2) Make your changes to schema.yml. If you are overriding or extending the model definitions of plugins, be sure to delete their classes from lib/model/doctrine/sfWhateverPlugin and the equivalent form and filter directories.

3) Generate the migration code with php symfony doctrine:generate-migrations-diff.

4) Run php symfony doctrine:migrate and your data is migrated! Then run php symfony doctrine:build --all-classes to also bring the classes up to date.

Table race conditions

- SQLSTATE[23000]: Integrity constraint violation: 1217 Cannot delete or update a parent row: a foreign key constraint fails. Failing Query: "DROP TABLE group_table"

If you have done everything correctly and this still shows up, you probably have a race condition in your migration code. First check your foreign key constraints with this mysqldump trick:

mysqldump -ua -pb c | grep -i foreign

Then go and edit your migrations. Look for dropTable() calls and see if they are in the correct logical order. Most likely they are not. Fix it and your your speedy migration bash script again.

Foreign key constraints

- SQLSTATE[HY000]: General error: 1005 Can't create table 'project.#sql-56d_619' (errno: 121). Failing Query: "ALTER TABLE sf_guard_user_challenge ADD CONSTRAINT sf_guard_user_challenge_sf_guard_user_id_sf_guard_user_id FOREIGN KEY (sf_guard_user_id) REFERENCES sf_guard_user(id)"

Be sure to check that all model relations uses the same datatypes for their matching columns. If category.id is a BIGINT then blogpost.category_id must also be a BIGINT.

My particular issue was that sfDoctrineGuardPlugin had changed to BIGINT for all its IDs. This is a good change but not paying attention to it cost me some time.

Moving data

My main objective was to throw out sfFacebookConnectPlugin, in favor of sfMelodyPlugin. The former promoted putting your Facebook IDs in a secondary profile table but now I wanted them directly in my sfGuardUser objects.

For some reason Doctrine generates the destructive dropTable() and addColumn() calls before the constructive createTable() and removeColumn() ones. Since I needed data from the profile table, before dropping it, I switched order for the methods calls.

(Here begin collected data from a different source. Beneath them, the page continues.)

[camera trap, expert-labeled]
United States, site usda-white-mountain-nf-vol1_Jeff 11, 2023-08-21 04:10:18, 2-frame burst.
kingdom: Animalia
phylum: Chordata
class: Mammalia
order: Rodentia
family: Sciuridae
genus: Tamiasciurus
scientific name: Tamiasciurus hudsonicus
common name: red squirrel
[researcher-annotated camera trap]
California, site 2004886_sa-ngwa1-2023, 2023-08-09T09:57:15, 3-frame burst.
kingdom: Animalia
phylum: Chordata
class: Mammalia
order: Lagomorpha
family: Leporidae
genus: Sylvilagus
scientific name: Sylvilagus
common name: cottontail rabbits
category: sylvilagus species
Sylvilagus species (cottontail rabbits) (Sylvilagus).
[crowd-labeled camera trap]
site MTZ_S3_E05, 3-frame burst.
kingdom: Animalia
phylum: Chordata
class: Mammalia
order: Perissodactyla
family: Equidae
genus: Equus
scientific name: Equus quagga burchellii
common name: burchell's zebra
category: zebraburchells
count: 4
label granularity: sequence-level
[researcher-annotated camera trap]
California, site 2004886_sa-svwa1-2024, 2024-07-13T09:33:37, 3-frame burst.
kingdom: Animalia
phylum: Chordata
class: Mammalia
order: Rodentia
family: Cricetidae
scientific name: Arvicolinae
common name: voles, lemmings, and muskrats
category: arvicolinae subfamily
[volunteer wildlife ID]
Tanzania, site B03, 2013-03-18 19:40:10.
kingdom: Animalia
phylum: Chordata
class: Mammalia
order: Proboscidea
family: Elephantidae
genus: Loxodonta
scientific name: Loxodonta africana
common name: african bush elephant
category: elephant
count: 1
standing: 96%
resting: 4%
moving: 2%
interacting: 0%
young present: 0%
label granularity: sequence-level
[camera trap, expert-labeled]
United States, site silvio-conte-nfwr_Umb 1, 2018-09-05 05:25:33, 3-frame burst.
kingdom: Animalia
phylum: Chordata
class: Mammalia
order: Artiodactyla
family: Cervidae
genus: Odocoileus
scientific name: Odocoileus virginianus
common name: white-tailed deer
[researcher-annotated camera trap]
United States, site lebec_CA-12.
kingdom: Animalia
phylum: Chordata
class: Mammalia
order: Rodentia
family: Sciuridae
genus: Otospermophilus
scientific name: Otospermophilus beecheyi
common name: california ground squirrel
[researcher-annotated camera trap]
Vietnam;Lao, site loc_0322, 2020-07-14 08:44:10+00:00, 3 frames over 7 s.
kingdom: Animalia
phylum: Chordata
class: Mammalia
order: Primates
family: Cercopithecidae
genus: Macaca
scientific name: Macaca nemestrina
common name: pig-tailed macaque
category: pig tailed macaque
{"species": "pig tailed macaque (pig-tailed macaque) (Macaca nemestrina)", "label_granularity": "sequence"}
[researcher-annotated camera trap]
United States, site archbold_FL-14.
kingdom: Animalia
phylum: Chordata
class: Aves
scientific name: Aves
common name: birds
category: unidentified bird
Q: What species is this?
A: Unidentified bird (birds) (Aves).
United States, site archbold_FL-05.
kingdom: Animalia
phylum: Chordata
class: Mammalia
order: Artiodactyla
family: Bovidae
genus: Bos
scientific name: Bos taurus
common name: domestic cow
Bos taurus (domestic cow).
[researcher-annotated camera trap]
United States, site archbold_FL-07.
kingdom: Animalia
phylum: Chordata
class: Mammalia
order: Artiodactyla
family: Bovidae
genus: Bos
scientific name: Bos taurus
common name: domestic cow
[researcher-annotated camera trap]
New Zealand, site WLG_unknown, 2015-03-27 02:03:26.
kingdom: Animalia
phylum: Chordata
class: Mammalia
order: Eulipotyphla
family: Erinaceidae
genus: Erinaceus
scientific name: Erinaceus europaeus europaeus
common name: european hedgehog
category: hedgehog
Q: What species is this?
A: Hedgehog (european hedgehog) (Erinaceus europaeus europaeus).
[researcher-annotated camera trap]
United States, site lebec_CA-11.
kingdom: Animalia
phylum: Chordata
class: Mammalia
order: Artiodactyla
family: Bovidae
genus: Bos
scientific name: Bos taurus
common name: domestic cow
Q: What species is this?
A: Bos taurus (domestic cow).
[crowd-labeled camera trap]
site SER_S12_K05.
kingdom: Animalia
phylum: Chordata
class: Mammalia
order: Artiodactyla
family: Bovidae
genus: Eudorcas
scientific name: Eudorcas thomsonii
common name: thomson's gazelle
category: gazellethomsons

However this was not enough. It seems Doctrine somehow delays the execution of your database changes. When I tried to put data into my newly created facebook_id column Doctrine said it didn’t exist. When I moved the code to another, subsequent migration method, it worked as intended.

The actual code to move my data:

Doctrine_Manager::getInstance()
  ->getCurrentConnection()
  ->execute('UPDATE sf_guard_user u, sf_guard_user_profile p SET u.facebook_id = p.facebook_uid WHERE u.id = p.user_id');

So there you have it, a few gotchas when using Doctrine migrations!